In her many years as the director of the animal ambassador programs for SeaWorld and Busch Gardens, Julie Scardina was a favorite guest on "The Tonight Show With Jay Leno" and the "Today" show. Thanks to her high TV profile, the energetic animal lover brought adorable baby penguins, a blanket-wrapped baby gibbon and a free-flying Scarlet ibis to millions of homes across America.
For her second act, the Poway, California, resident wants to put pangolins on your radar. Also painted dogs, Grevy's zebras and bonobos.
Scardina is the co-founder and president of Mission Wildlife, a San Diego-based nonprofit dedicated to supporting and conserving species through fundraising and education. And in the case of an under-the-radar species like the ant-eating pangolin, the organization wants to raise awareness about animals that could disappear before many people even knew they were here.
It is a challenging job, and Scardina was born to do it.
"When I was growing up, I remember having a picture book of all of these different animals, and it was dog-eared and torn up because I was always flipping through it," said Scardina, who began working at SeaWorld San Diego as a trainer in 1977, when she was 19. She retired in 2016.
"I just don't remember a time when it wasn't my main focus to be outdoors and to be around animals, and that has never changed. It has only gotten stronger as I've gotten older."
Mission Wildlife was born in 2013, when Scardina arranged a trip to Uganda and Kenya for herself and some SeaWorld colleagues, including Heather Armentrout and Julie Byford. While they were there, the trio met with representatives from several animal-conservation groups. When the three animal lovers got back to San Diego, they decided to turn their passion into action. Armentrout is now the organization's treasurer, and Byford is its secretary.
"We were supporting all of these wonderful people through larger organizations, but we wanted to do something personally for them," Scardina said. "After visiting these places in person, being a part of that environment, and understanding that you can make a difference by taking action, that's when we really said, 'We need to do this.'"
The all-volunteer Mission Wildlife had its first fundraising event in 2014. It brought in about 50 attendees and raised $4,000 for Save the Elephants and Ewaso Lions. So far, the organization has distributed $200,000 to a handful of beneficiaries that also includes Grevy's Zebra Trust, Lola ya Bonobo and the Cheetah Conservation Fund.
This year's main fundraiser, which is being split into two events to allow for social distancing, will be held on Oct. 2 and 3 at Casa de Glory, an event venue in Middletown. The beneficiaries are Save Pangolins and Painted Dog Conservation, and if you are not sure what a painted dog looks like or what a pangolin could possibly be, Mission Wildlife is here to help you help them.
Painted dogs are wild dogs that are found only in Africa. Snares, traffic accidents and shootings have reduced the continent's painted-dog population to fewer than 7,000. The Painted Dog Conservation in Zimbabwe is home to about 700 of them.
Pangolins look like what would happen if you crossed an ant-eater with an artichoke, but their future is no joke. Pangolins are killed and trafficked for their meat and for their scales, which are used in traditional Asian medicine. Four of the eight pangolin species are on the International Union for Conservation of Nature's critically endangered list.
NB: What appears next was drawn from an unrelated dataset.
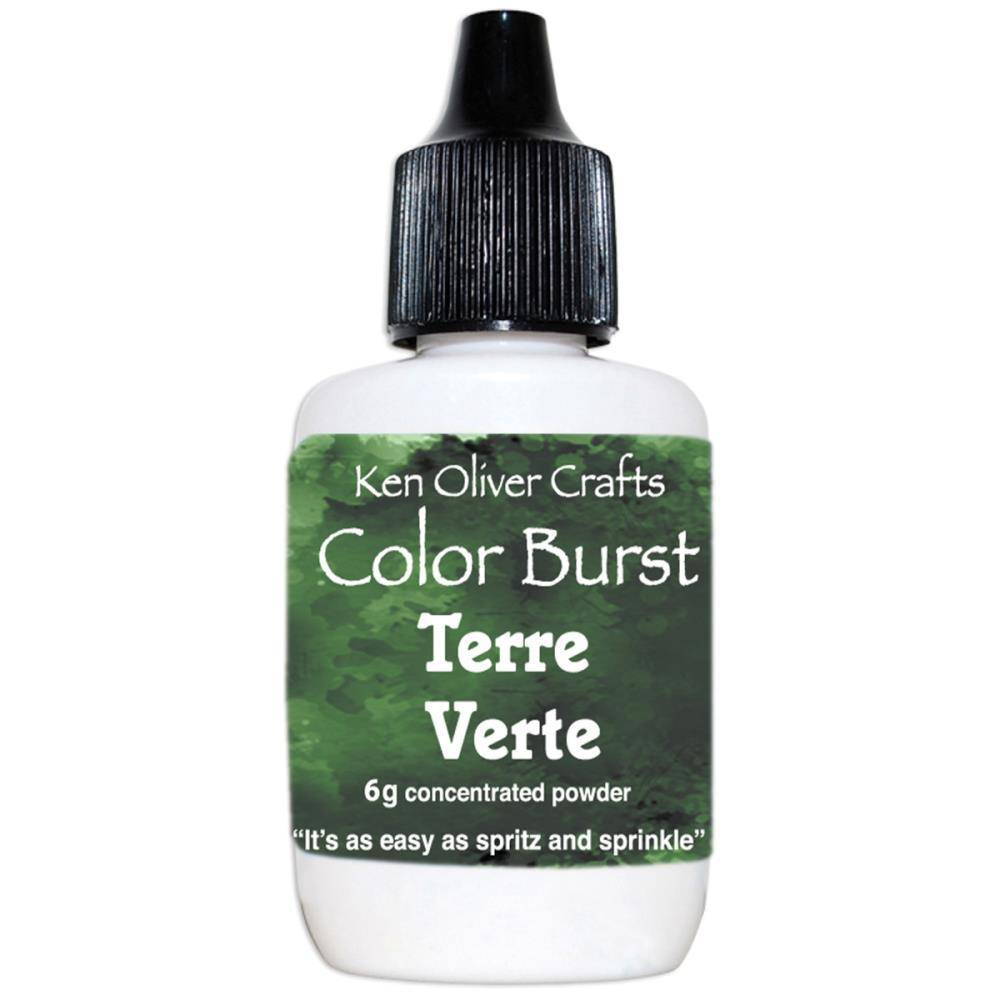 Ken Oliver/Contact USA Colorburst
"These animals have been around for about 70 million years, and the only reason they could go extinct is if humans consume them to death and poach them to extinction," said Paul Thomson, co-founder and executive director of Save Pangolins.
"When an organization like Mission Wildlife comes along and gives us a platform and connects us with donors and people who want to support us, it gives us a huge boost. Education and awareness is so important. I always say that you can't save something if you don't know it exists."
Thomson will be attending both Mission Wildlife fundraising events, as will Painted Dog Conservation's operations manager, David Kuvawoga. In addition to chatting up the experts, attendees can interact with the ambassador birds and animals, bid on silent-auction items, watch a painting performance by Stephen Fishwick, and take in an animal show.
And while they're enjoying their day with the animals, Mission Wildlife supporters can be part of a bigger, more optimistic picture. For the pangolins, the painted dogs and the planet.
Just a few decades ago, the American alligator and the American bald eagle were in danger of extinction. Thanks to protections put in place by the Endangered Species Act, both the alligator and the bald eagle are off the endangered species list. This is an animal story Julie Scardina never gets tired of telling.
"These are two wonderful success stories that I don't want people to forget. It's not impossible. We can't give up just because an animal is in severe decline," Scardina said. "We had to pay attention, and we had to protect them and their environment in order for them to succeed. That's what we are trying to help these organizations to accomplish."